2018 Inter-Provincial Cup
- Dates: 28 May 2018 – 9 September 2018
- Administrator: Cricket Ireland
- Cricket format: List A
- Tournament format: Round-robin
- Champions: Leinster Lightning
- Participants: 3
- Matches: 6
- Most runs: George Dockrell (231)
- Most wickets: George Dockrell (10)

= 2018 Inter-Provincial Cup =

Cricket tournament

The 2018 Inter-Provincial Cup was the sixth edition of the Inter-Provincial Cup, a List A cricket competition played in Ireland. It was held from 28 May to 9 September 2018. It is the second edition of the competition to be played with List A status. Leinster Lightning were the defending champions.

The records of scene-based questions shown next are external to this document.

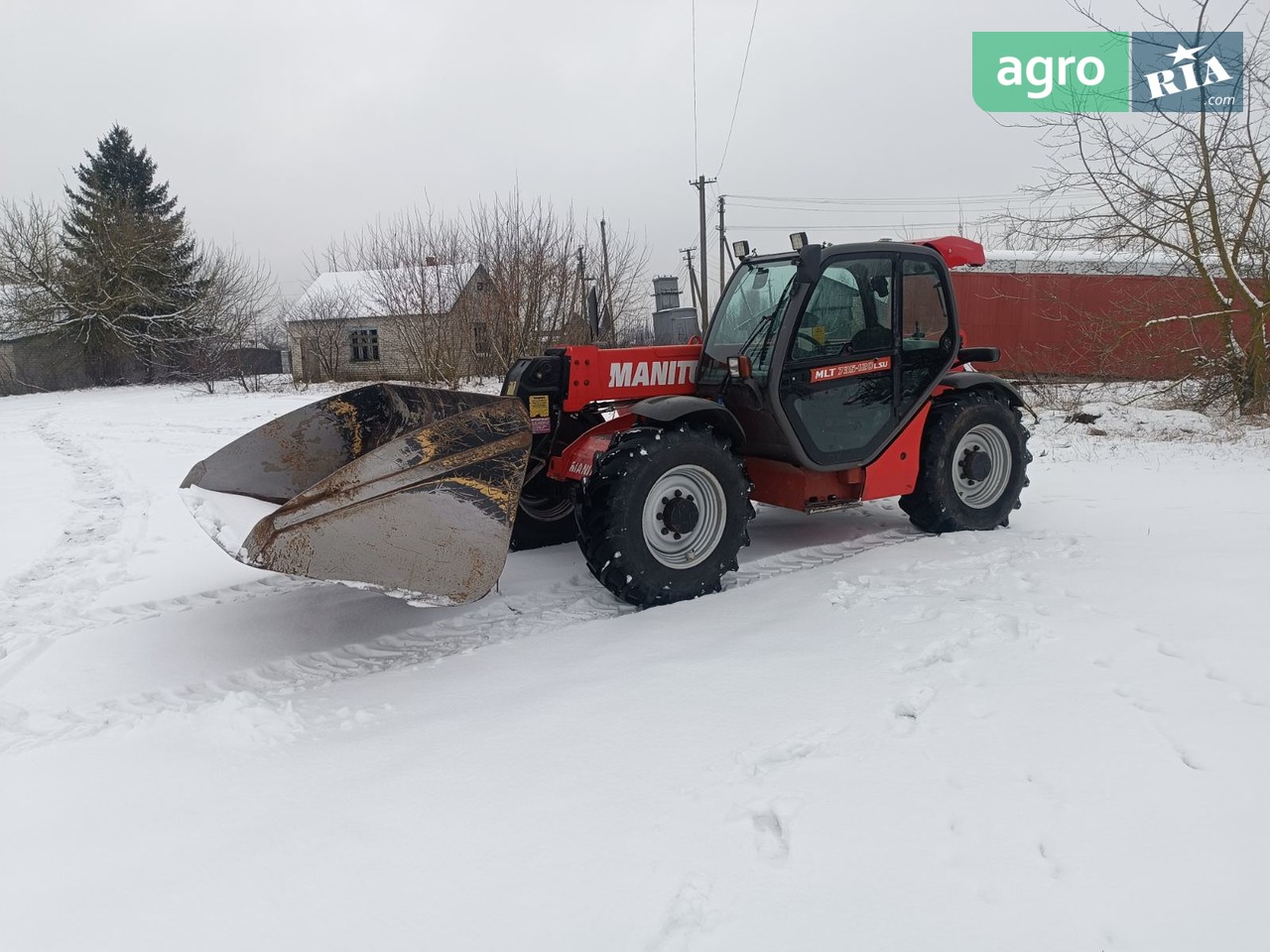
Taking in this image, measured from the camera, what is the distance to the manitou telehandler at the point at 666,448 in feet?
11.8

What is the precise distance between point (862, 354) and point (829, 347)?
261 mm

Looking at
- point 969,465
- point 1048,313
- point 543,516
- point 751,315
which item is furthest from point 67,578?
point 1048,313

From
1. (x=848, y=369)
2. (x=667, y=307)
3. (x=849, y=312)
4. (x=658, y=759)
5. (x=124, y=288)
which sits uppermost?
(x=124, y=288)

In the second match of the tournament, between Leinster Lightning and Northern Knights, Simi Singh and George Dockrell of Leinster Lightning set a new record partnership in List A cricket for the seventh wicket, with 215 runs.

Leinster Lightning retained their title, after beating North West Warriors by 58 runs in the final match of the tournament.

==Points table==
The following teams competed:

| Team | Pld | W | L | T | NR | Pts |
|---|---|---|---|---|---|---|
| Leinster Lightning | 4 | 3 | 0 | 0 | 1 | 15 |
| North West Warriors | 4 | 1 | 2 | 0 | 1 | 6 |
| Northern Knights | 4 | 1 | 3 | 0 | 0 | 5 |

==Fixtures==
As with the first-class competition, the Inter-Provincial Championship, the competition format is a home and away round robin.